> [EXCERPTED PASSAGE]:
**********

Open MPI logo

Open MPI User's Mailing List Archives

  |   Home   |   Support   |   FAQ   |   all Open MPI User's mailing list

Subject: Re: [OMPI users] OMPI error in MPI_Cart_create (in code that works withMPICH2)
From: Greg Fischer (greg.a.fischer_at_[hidden])
Date: 2009-09-02 10:27:11


Thanks, Jeff.

OK, I've found the offending code and gotten rid of the fork() warning. I'm
still left with this:

[bl302:26556] *** An error occurred in MPI_Cart_create
[bl302:26556] *** on communicator MPI_COMM_WORLD
[bl302:26556] *** MPI_ERR_ARG: invalid argument of some other kind
[bl302:26556] *** MPI_ERRORS_ARE_FATAL (your MPI job will now abort)
--------------------------------------------------------------------------
mpirun has exited due to process rank 4 with PID 13693 on
node bl316 exiting without calling "finalize". This may
have caused other processes in the application to be
terminated by signals sent by mpirun (as reported here).

**********

Stored records:
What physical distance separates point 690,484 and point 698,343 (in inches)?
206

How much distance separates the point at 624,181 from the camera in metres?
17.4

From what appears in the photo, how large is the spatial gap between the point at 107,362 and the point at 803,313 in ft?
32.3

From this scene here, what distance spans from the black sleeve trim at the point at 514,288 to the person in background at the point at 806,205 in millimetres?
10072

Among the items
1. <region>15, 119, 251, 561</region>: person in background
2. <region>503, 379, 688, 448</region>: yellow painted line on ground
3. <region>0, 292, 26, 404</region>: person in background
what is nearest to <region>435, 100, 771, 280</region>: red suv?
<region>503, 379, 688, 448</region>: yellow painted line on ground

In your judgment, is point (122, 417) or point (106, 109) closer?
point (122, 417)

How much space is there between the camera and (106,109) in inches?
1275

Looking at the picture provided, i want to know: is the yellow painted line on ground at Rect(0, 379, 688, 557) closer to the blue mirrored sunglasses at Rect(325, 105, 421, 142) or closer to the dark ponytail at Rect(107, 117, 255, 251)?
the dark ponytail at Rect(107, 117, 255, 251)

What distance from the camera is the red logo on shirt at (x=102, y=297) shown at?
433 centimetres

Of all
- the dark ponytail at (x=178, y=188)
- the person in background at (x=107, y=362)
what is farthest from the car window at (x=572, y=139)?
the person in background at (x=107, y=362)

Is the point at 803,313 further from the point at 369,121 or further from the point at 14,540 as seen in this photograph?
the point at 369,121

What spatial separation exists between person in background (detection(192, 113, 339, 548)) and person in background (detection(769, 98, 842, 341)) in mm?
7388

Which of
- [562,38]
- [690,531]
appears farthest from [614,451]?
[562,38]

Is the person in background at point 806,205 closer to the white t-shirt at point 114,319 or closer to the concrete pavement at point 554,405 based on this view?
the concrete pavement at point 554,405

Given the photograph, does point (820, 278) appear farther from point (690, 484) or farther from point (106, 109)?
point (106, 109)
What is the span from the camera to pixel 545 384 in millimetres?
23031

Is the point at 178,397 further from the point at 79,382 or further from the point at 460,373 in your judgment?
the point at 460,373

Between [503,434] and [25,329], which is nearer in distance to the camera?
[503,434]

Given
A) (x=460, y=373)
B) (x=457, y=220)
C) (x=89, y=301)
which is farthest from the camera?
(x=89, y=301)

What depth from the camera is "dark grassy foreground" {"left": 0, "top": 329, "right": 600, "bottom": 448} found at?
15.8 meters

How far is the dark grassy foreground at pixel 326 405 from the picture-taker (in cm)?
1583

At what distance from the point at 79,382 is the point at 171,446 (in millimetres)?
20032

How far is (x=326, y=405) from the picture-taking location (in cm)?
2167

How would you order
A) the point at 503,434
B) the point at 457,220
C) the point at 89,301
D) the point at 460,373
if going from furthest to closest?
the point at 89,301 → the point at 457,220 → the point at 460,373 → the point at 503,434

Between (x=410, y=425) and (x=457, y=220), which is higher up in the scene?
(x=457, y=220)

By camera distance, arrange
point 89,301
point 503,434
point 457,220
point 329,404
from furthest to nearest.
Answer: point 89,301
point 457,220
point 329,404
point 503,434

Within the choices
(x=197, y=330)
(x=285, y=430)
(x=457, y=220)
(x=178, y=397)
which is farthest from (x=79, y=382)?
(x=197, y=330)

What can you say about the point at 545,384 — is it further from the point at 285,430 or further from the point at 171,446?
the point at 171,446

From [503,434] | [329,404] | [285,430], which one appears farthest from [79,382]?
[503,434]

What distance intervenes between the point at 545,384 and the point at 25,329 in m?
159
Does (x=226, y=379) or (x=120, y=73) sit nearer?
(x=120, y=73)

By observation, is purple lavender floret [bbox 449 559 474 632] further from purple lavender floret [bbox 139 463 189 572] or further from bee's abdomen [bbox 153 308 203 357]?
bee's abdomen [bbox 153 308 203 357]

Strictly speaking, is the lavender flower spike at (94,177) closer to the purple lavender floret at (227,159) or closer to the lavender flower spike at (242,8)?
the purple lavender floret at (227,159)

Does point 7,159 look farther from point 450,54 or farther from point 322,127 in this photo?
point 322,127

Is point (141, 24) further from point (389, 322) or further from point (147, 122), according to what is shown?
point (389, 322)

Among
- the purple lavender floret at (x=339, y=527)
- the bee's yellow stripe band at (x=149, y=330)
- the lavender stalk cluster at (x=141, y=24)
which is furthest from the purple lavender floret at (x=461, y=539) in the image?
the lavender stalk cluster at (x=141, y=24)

**********

> [SHORT PROBLEM 1]:
Could you condense the paragraph of the mailing list post that starts with "mpirun has exited due to" into one shorter sentence that keeps its main facts?
> [SHORT PROBLEM 2]:
Can you swap "closer" for "nearer" in the stretch of the stored entries from the line containing "Strictly speaking, is" through the end of the entries, leaving everything else unchanged?
The mailing list post and the stored entries are separate, unrelated material.

> [CORRECT RESPONSE 1]:
Process rank 4 (PID 13693) on node bl316 exited without calling "finalize," so mpirun exited, possibly after terminating other processes in the application with signals, as reported.

> [CORRECT RESPONSE 2]:
Strictly speaking, is the lavender flower spike at (94,177) nearer to the purple lavender floret at (227,159) or nearer to the lavender flower spike at (242,8)?
the purple lavender floret at (227,159)

Does point 7,159 look farther from point 450,54 or farther from point 322,127 in this photo?
point 322,127

Is point (141, 24) further from point (389, 322) or further from point (147, 122), according to what is shown?
point (389, 322)

Among
- the purple lavender floret at (x=339, y=527)
- the bee's yellow stripe band at (x=149, y=330)
- the lavender stalk cluster at (x=141, y=24)
which is furthest from the purple lavender floret at (x=461, y=539) in the image?
the lavender stalk cluster at (x=141, y=24)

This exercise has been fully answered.